Extract:
Neither System Nor Entities contain the Components as components are all in their own containers, which is a bunch of hashmaps from EntityId->Component

I don't think you misspoke, you're just suggesting that a regular Update function doesn't work well, when in fact thousands of games have shipped with one. If Unity games can put an Update call on every MonoBehavior component, there's no reason why your game should be too slow just having such an update for each system.

Sorry I'll try to be more specific in future posts, but essentially I'm looking at the ability to render as many entities as possible to the screen before it drops the frame rate below 60 FPS.

@Tangletail I'm aware that those 2 are very different, I did mention in the second example that I was going to try and approach the question differently....

@Paragon123 Spread that 16ms out to every system??? Are you trying to run every system at 60FPS? That's wasteful and pointless.... Your rendering should be the only system operating that fast, all other systems that update data can be ran as slow as 15 times per second and even a 3D MMO would run just fine, in fact most modern MMO clients operate at 15-25 Updates per second, where as their servers operate at 10-15 Updates per second. Not to mention there's the option to run your rendering on a seperate thread asynchronously, which most games don't even do anymore. Your doing what Space Engineers is doing wrong... trying to run your updates at the same semi-fixed rate as your renders. This will only create more headaches, and give you less resources to work with. Also I have already designed a system for running system updates only when necessary based on a message queue, utilizing a cause & effect model that I designed years ago. But Rendering occurs regardless of other systems. And I've never had issues with GUIs in ECS models.

I've actually made a great deal of improvements on my original engine since this, and after testing:

My first version rendered up to 75 entities simultaneously to the screen before dropping below 60 FPS.

My second version rendered up to 2,300 entities simultaneously to the screen before dropping below 60 FPS.

And my third version rendered up to 12,000 entities simultaneously to the screen before dropping below 60 FPS.

Recorded data:
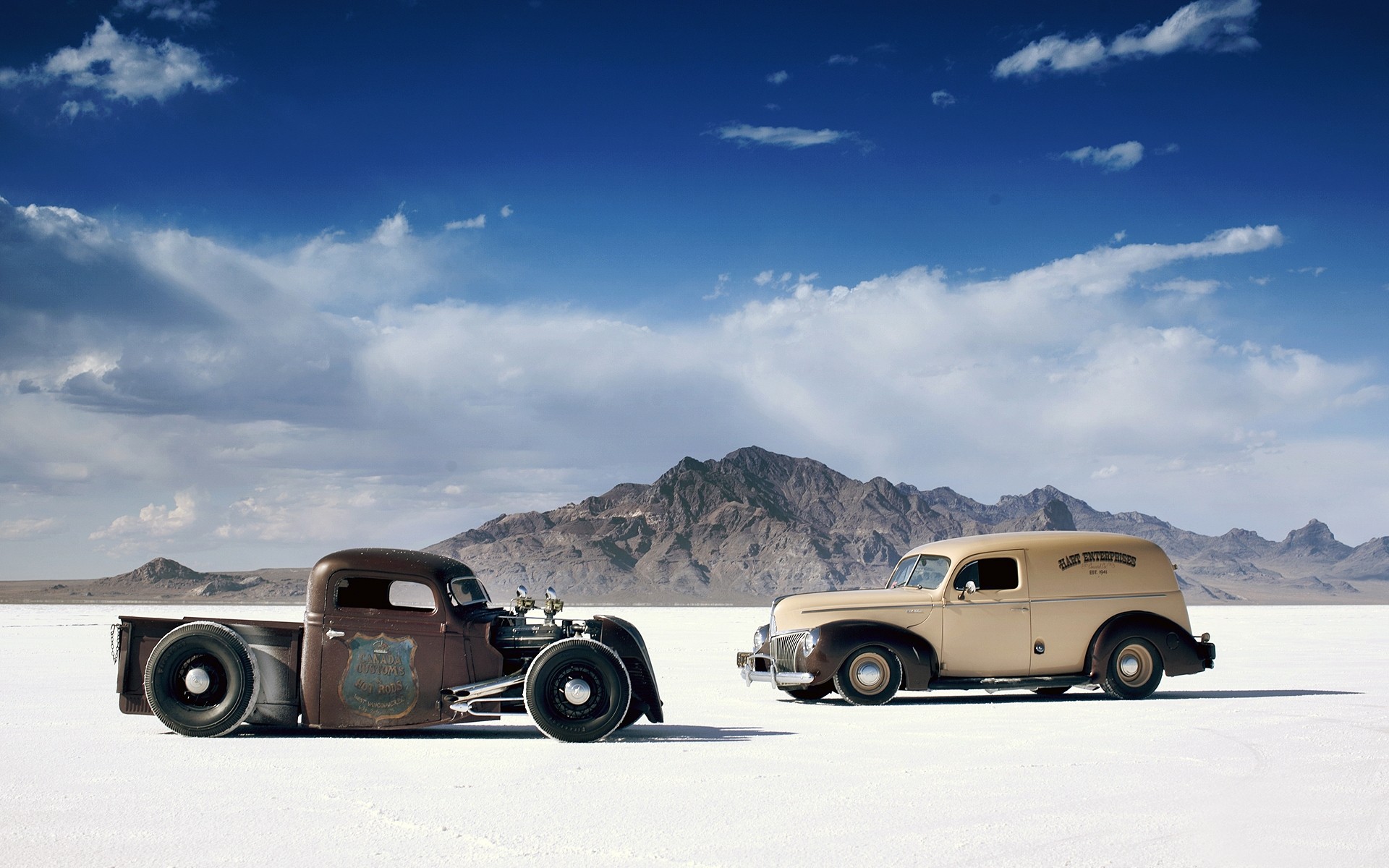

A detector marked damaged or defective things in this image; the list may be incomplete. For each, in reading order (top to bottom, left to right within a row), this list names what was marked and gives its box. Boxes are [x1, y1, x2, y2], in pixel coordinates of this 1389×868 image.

Task 1: From the thread on entity systems, retype the passage that begins at the words "Neither System Nor" and stops after "for each system.".
Task 2: In the thread on entity systems, how many updates per second do most modern MMO servers run at?
Task 3: Translate this sentence from the thread on entity systems into Spanish: "My second version rendered up to 2,300 entities simultaneously to the screen before dropping below 60 FPS."
The material is separate from the thread on entity systems.

Task response 1:
Neither System Nor Entities contain the Components as components are all in their own containers, which is a bunch of hashmaps from EntityId->Component

I don't think you misspoke, you're just suggesting that a regular Update function doesn't work well, when in fact thousands of games have shipped with one. If Unity games can put an Update call on every MonoBehavior component, there's no reason why your game should be too slow just having such an update for each system.

Task response 2: 10-15 updates per second.

Task response 3: Mi segunda versión renderizó hasta 2300 entidades simultáneamente en la pantalla antes de bajar de 60 FPS.